Cuando el pantano de Mediano, en Huesca, baja lo suficiente —como ocurrió en los veranos de 1993, 2007 o 2022— de las tierras empapadas emerge la torre románica de la que fue su iglesia. Solitaria, desnuda, rasga el cielo con sus piedras marcadas por el desgaste incesante del agua. Los vecinos dicen que, cuando asoma, es como si el pasado se desordenara y lo que tenía que estar enterrado se despierta, como lo hacen los recuerdos. Los buenos y los malos. Todos ellos. Lo mismo sucede en Riaño Viejo, donde el cierre de la presa se produjo a finales de 1987. Las familias tuvieron solo cinco días para abandonar sus casas. Sus ruinas reaparecieron en 2017. Calles enteras volvieron como si el tiempo hubiese respirado hacia atrás y devuelto evocaciones de un ayer que es hoy imposible.
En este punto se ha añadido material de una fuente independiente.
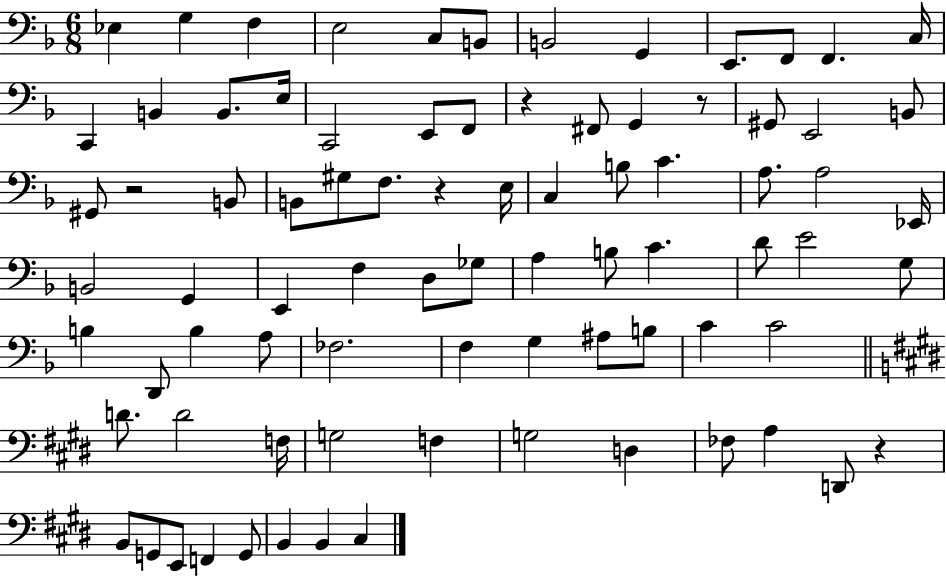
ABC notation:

X:1
T:Untitled
M:6/8
L:1/4
K:F
_E, G, F, E,2 C,/2 B,,/2 B,,2 G,, E,,/2 F,,/2 F,, C,/4 C,, B,, B,,/2 E,/4 C,,2 E,,/2 F,,/2 z ^F,,/2 G,, z/2 ^G,,/2 E,,2 B,,/2 ^G,,/2 z2 B,,/2 B,,/2 ^G,/2 F,/2 z E,/4 C, B,/2 C A,/2 A,2 _E,,/4 B,,2 G,, E,, F, D,/2 _G,/2 A, B,/2 C D/2 E2 G,/2 B, D,,/2 B, A,/2 _F,2 F, G, ^A,/2 B,/2 C C2 D/2 D2 F,/4 G,2 F, G,2 D, _F,/2 A, D,,/2 z B,,/2 G,,/2 E,,/2 F,, G,,/2 B,, B,, ^C,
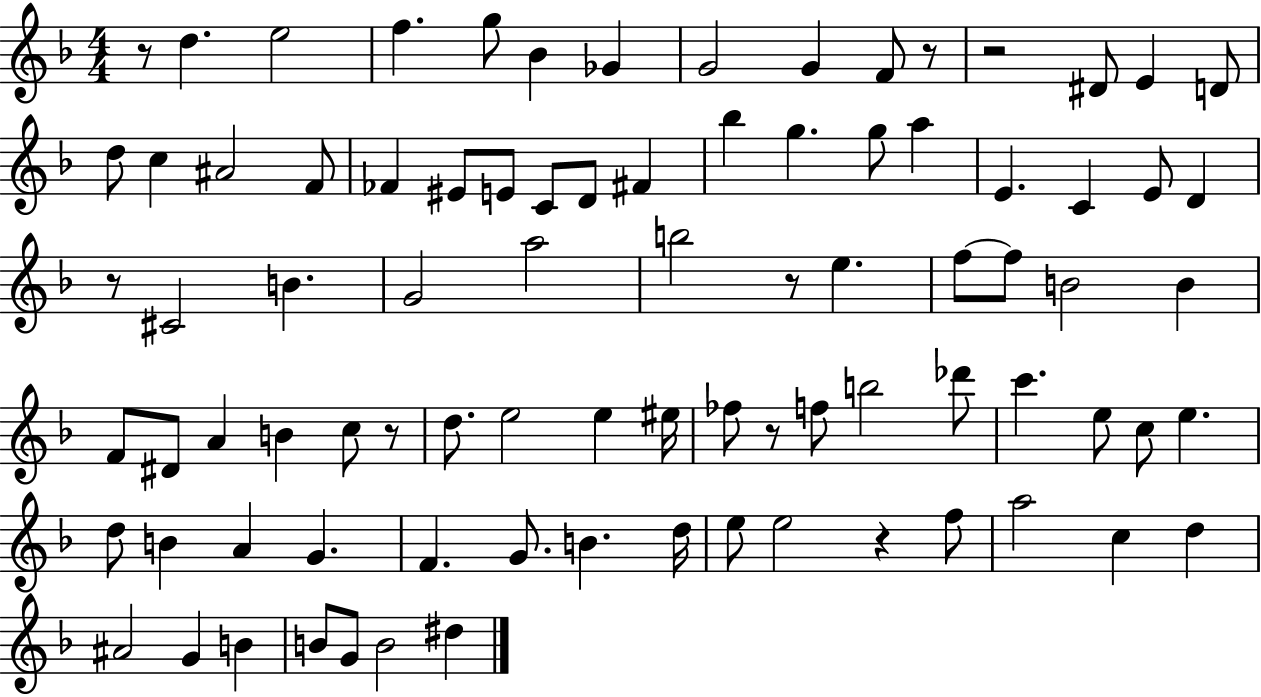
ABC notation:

X:1
T:Untitled
M:4/4
L:1/4
K:F
z/2 d e2 f g/2 _B _G G2 G F/2 z/2 z2 ^D/2 E D/2 d/2 c ^A2 F/2 _F ^E/2 E/2 C/2 D/2 ^F _b g g/2 a E C E/2 D z/2 ^C2 B G2 a2 b2 z/2 e f/2 f/2 B2 B F/2 ^D/2 A B c/2 z/2 d/2 e2 e ^e/4 _f/2 z/2 f/2 b2 _d'/2 c' e/2 c/2 e d/2 B A G F G/2 B d/4 e/2 e2 z f/2 a2 c d ^A2 G B B/2 G/2 B2 ^d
Imagen de Verónica García-Peña

Y es en estas ocasiones en las que el embalse pierde su máscara de agua y deja ver lo que en realidad esconde, cuando el fantasma del pantano aparece. No tiene nombre, porque su nombre es el de todos los que allí moran bajo una tierra eternalmente húmeda, aunque el murmullo popular, a veces, le ponga rostro. En Ávila, por ejemplo, los lugareños del pantano de El Burguillo hablan del espíritu de un capataz que pereció durante la obra. Dicen que su figura solitaria se yergue junto a lo que antes fueron los muros de una casa, ancorados sus pies en el camino hundido.

Algunos testigos como pescadores, operarios o senderistas han descrito, en diferentes entrevistas que se pueden leer en cabeceras locales como El Heraldo de Aragón o La Nueva Crónica, la misma sensación en otros lugares. La de un reflejo extraño que no armoniza con ninguna cara concreta, una sombra que no debería estar ahí y un aire frío y pastoso que no proviene del viento sino del fondo. Dicen también que, cuando aparece, el agua de los alrededores se queda completamente quieta. Como si escuchara. No es un fantasma que se acerque. Se queda inmóvil, a la espera, siempre a la espera, y señala.

Esta idea me recuerda, quizá, a La tierra de Alvargonzález, de Machado. A aquellos hermanos parricidas que arrojaron su crimen a la Laguna Negra de Soria creyendo que el agua lo sepultaría para siempre. Mas, si la literatura puede destilar la culpa en verso, los pantanos del mundo real abrazan la memoria con un fango tan espeso que jamás permite que el pasado se asiente.

Imagen de Verónica García- Peña

En Portomarín, parte del cementerio quedó bajo el agua y su historia es un rumor firme que viaja con la corriente. Cuando las aguas del Miño se retiran, dejando ver las entrañas de la tierra acuosa, se desvela el contorno difuso de lo que fue un último lugar de reposo. No es piedra lo que emerge. Es la certeza de que bajo esa capa líquida, a merced de las nimias corrientes de un agua estancada, recordación convertida en légamo, hay algo que no termina de descansar. Los vecinos, por respeto, evitan bogar sobre esa zona, sabedores de que el embalse es un hipogeo que, a veces, devuelve los nombres que un día tragó.

El fantasma del pantano nace de ese no descanso. Es el resultado de los que no pudieron salir, de los que nunca se trasladaron y permanecen allí, olvidados, y se manifiesta cuando la sequía deja ver las cicatrices del fondo. Es entonces cuando alguien asegura verlo en el límite del agua, como si aún intentara orientarse en un pueblo presentemente ahogado. A veces mira hacia un lugar concreto, como si buscara la puerta de su casa. Otras, permanece de espaldas, contemplando un horizonte que solo él conoce. Su figura es una frontera entre lo que hubo y lo que queda; entre lo que se enterró y lo que insiste en salir a flote.

Dicen que todo pantano es doble porque está lo que se ve y lo que no. Tal vez por eso este fantasma, cuando el agua vuelve a subir, se hunde con ella, paciente, como si supiera que tarde o temprano regresará, pues nada se entierra del todo en el humedal. Ni los pueblos. Ni los nombres. Ni los que, desde el fondo, siguen esperando ser recordados.